Richard Drew/AP Photo
A TV screen on the floor of the New York Stock Exchange, December 13, 2019, shows a press announcement in China. Markets had a muted reaction to news Friday that the U.S. and China had reached an initial deal on trade.
While Democrats were focused on the details of the NAFTA negotiation, some of which represented genuine progress, Trump was focused on the headlines. Next year, as Democrats in the heartland claim credit for compelling Trump to agree to a better NAFTA, Trump will upstage them as the president who delivered the deal and got Democrats to vote for it.
Advantage, Trump.
And while the NAFTA deal provides new enforcement for labor rights in principle, the devil is in the details. This is an administration deeply committed to destroying the labor movement, except when it’s convenient for Trump to have a photo op with Rich Trumka. The new provisions are unlikely to make a significant difference.

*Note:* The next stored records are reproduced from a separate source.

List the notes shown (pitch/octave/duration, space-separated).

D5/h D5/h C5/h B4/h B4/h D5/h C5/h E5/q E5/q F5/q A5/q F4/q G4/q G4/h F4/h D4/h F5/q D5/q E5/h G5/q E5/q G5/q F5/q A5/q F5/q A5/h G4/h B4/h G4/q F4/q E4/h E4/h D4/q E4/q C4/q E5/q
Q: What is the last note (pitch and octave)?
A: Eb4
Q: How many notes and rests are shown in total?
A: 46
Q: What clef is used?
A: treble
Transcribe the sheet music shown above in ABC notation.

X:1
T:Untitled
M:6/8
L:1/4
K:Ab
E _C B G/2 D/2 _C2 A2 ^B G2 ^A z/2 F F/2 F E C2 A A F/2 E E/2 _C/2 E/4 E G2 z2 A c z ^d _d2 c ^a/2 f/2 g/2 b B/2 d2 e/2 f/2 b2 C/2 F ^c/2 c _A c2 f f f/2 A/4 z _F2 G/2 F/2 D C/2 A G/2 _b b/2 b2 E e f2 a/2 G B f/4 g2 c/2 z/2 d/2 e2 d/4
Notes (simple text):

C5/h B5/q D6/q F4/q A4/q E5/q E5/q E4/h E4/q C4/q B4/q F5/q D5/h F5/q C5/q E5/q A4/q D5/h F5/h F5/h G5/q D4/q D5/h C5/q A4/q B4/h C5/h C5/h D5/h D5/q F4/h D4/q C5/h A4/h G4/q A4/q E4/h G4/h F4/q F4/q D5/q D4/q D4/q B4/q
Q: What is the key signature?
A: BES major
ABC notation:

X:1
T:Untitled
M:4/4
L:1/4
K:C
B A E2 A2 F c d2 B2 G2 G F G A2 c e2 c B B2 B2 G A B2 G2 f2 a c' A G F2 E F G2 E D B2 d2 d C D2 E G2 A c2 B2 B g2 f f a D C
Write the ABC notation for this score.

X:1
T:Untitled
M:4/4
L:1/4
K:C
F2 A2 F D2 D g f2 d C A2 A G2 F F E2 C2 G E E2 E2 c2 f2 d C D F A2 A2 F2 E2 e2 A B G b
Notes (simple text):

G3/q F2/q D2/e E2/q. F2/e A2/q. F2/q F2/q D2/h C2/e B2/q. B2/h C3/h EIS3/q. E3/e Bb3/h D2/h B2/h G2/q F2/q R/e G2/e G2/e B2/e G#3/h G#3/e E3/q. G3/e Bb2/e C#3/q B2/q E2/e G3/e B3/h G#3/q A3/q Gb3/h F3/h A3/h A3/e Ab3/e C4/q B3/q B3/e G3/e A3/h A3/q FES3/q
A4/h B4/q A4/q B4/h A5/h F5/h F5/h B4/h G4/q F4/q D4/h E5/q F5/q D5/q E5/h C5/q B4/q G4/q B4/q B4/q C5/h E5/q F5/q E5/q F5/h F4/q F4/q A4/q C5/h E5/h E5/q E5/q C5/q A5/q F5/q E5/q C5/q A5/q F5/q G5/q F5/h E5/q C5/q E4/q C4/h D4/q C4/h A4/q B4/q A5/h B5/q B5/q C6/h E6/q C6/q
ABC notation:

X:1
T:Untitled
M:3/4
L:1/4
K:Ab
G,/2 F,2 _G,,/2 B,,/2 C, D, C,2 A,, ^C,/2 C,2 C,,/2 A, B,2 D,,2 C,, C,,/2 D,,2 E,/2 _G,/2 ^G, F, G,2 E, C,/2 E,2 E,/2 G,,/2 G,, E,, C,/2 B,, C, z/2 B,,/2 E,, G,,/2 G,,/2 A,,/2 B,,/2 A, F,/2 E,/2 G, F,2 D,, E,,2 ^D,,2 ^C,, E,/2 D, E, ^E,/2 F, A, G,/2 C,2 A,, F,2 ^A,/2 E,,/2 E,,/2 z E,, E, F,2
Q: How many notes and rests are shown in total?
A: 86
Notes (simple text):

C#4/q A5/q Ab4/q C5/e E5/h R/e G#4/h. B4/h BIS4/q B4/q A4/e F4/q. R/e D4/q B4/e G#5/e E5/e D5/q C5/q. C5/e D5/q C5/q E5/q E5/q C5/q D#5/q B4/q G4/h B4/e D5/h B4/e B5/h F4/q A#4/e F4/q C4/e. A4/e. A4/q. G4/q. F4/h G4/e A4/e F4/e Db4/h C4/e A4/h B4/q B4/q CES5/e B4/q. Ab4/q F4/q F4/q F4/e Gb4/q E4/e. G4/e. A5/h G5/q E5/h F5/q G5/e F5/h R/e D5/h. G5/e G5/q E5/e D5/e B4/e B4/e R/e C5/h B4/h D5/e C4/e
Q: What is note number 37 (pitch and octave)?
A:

Trump’s China deal, meanwhile, is a transparent fraud, but may also end up as a political winner. His agreement to call off the tariff war that he instigated allows him to declare victory. But the deal makes no real enforceable progress on restraining the intellectual-property thefts, export subsidies, and coerced technology transfer abuses that are at the root of the trade conflict.
Trump has basically sold out the national interest for a hill of soybeans. But the increased farm purchases—China’s only real “concession”—will play nicely in the Midwest in 2020.
The man may be an aspiring dictator and a sociopath, but he knows something about manipulating politics and public opinion. Too many Democrats set themselves up for a fake populist by getting into bed with Wall Street on trade policy. Trump did not come to power, or use power, in a vacuum.